Experience: I have 5+ years of experience with Fortune 500 companies, digital
agencies and tech startups. Feel free to drop me an email if you'd like to
chat about your project (there is no pressure whatsoever to work with me!)

Also I’m cool with starting off with a trial period to see how things go
initially.

Contact: sanjs255/at/gmail (Mention HN please)

------
dustanbower
SEEKING WORK - Remote, US-based

Remote: Yes (have worked exclusively remotely for past 6 years)

Willing to relocate: No

I've been doing full-stack work for the past 6 years, with Python and Django
on the back-end and HTML, CSS, JavaScript, and jQuery on the front-end. I've
also worked with the Django REST Framework and React.js. I'm intimately
familiar with schema and data migrations, including migrations between Django
projects. I've worked extensively with startups and with distributed teams and
am open to occasional travel.

Résumé:
[https://drive.google.com/file/d/0B8b4x4qzEFAOS0FFb1NhcDBOVkE...](https://drive.google.com/file/d/0B8b4x4qzEFAOS0FFb1NhcDBOVkE/view)

Email: dustan.bower at gmail

------
Numbrs
SEEKING FREELANCER - SENIOR BACKEND ENGINEER - REMOTE OR ONSITE AT NUMBRS IN
ZURICH, SWITZERLAND

About Numbrs: Numbrs is a customer-centric financial services company. It
enables its customers to manage their existing bank accounts and personal
finances and to buy any financial product from every provider at the best
possible price. Numbrs is not a bank and will not become a bank. Numbrs is
headquartered in Zurich, Switzerland and employs over 100 people. 1.5 million
bank accounts are currently managed through the app in Germany and it is the
#1 bank-independent banking app on iOS and Android. For more information,
please visit www.numbrs.com

About the profile: Responsibilities include but are not limited to designing,
developing, deploying, supporting, monitoring and troubleshooting large scale
micro-service based distributed systems with high transaction volume.
Applicants are also expected to participate in after-hours work.

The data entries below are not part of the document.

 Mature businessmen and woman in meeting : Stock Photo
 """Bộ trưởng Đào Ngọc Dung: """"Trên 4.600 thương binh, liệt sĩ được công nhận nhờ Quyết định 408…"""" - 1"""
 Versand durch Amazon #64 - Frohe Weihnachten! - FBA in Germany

* a Bachelor's or higher degree in technical field of study

* 10+ years of experience in building complex high volume distributed systems

* 5+ years in JAVA, expert level

* 3+ years in GO

* 2+ years hands on experience in Kafka, Spark, Storm and Flink

* 5+ years in distributed in memory cache system (Redis, Hazelcast, memcached,Ignite)

* 5+ years in micro services architecture and development

* 2+ years in gRPC and protocol buffers

* 5+ years experience in relational (Oracle, PostgreSQL, MySQL) and noSQL (Couchbase, Cassandra) storages

* 3+ years in Spring Boot framework

* excellent troubleshooting and creative problem-solving abilities

* excellent written and oral communication and interpersonal skills

* experience with encryption and cryptography standards

If you are interested in working for us, please send your resume to careers
(at) centralway (dot) com Should you have any other questions, feel free to
reach me at the given email address.

Regards, Selina

------
fuzzy-logic
SEEKING WORK

Location: Seattle, WA

Remote: yes/exclusively

Willing to relocate: No, remote only please.

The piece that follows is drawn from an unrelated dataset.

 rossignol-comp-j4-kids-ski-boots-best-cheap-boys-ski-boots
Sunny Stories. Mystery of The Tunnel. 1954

Fuzzy Logic - DevOps Process Consulting - Linux Systems Administration -
Network Management

I help SaaS companies save money on hosting through extensive automation -
infrastructure deployment, code-checking/deploy, CI/CD - and good-practices
for on-premise or public cloud management.

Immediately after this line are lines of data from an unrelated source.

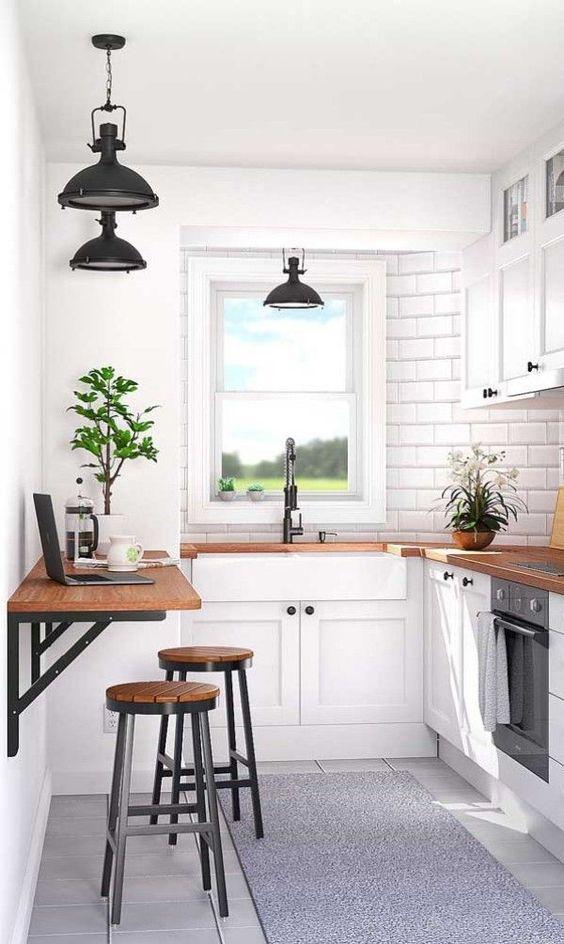 10 ideas fáciles para decorar tu departamento mientras estás en casa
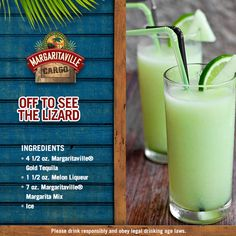 What if we start the weekend a little earlier this week? Yes! We're Off To See The Lizard with this yummy concoction. For full recipe click on the image.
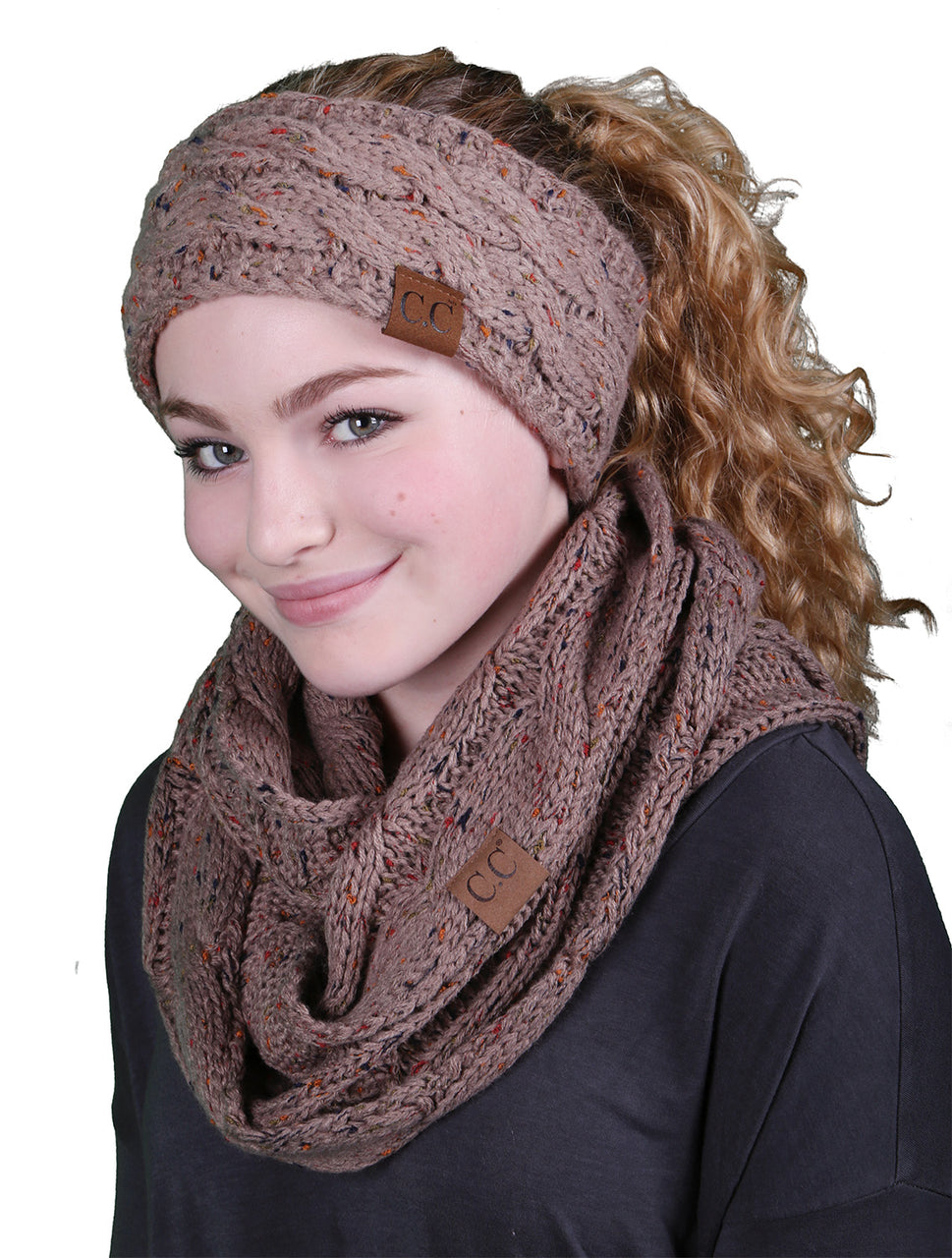 CC Fuzzy Lined Confetti Head Wrap With Matching Infinity Scarf - Taupe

Let's have a conversation about where your business is going and what we can
do to get you there.

Contact Fuzzy Logic or its principal Lee Whalen:

\- [[https://www.fuzzy-logic.org/](https://www.fuzzy-logic.org/)]

\- hnhireme (at) fuzzy-logic.org

\- [https://www.fuzzy-logic.org/file/Lee_Whalen_Resume.pdf](https://www.fuzzy-
logic.org/file/Lee_Whalen_Resume.pdf)

------
adamqureshi
SEEKING WORK. Robotic. Process automation. NYC or REMOTE.

Robotic Division. Process automation. We are a tiny consultancy offering
Robotic / Process automation consulting. Technical Feasibility. Industrial
robotics discovery. Research / development. If your looking to automate
warehouse operations to save cost, Robots are a low cost option and can be
deployed anywhere and run 24/7\. High value. Research ( discovery , explore a
problem) Industrial automation expertise.

Hardware UR10

Software ROS.

We can build a proof of concept / prototype to meet your automation needs.

Companies using robotics. Amazon. Walmart. Domino’s (pizza maker)

MORE INFO: [https://goo.gl/GwsYjp](https://goo.gl/GwsYjp)

$150/hr pay as you go.

contact@qureshimedia.com (mention HN)

------
azdv
SEEKING WORK - REMOTE

Highly experienced VP of Engineering & Lead Web Developer.

Skills:

* NodeJS/Meteor/SailsJS

* Serverless (going heavy on that one)

* Cloud technologies (AWS/Azure/GCP)

* Crypto/Blockchain - mostly the theoretical parts (understanding of different Proof of Stake algorithms, Solidity contracts) - Highly motivated to work with this.

* Wordpress/CodeIgniter/Yii/Drupal (Components, Hacks, Themes) - less motivated, unless truly cutting edge (or WP VIP projects)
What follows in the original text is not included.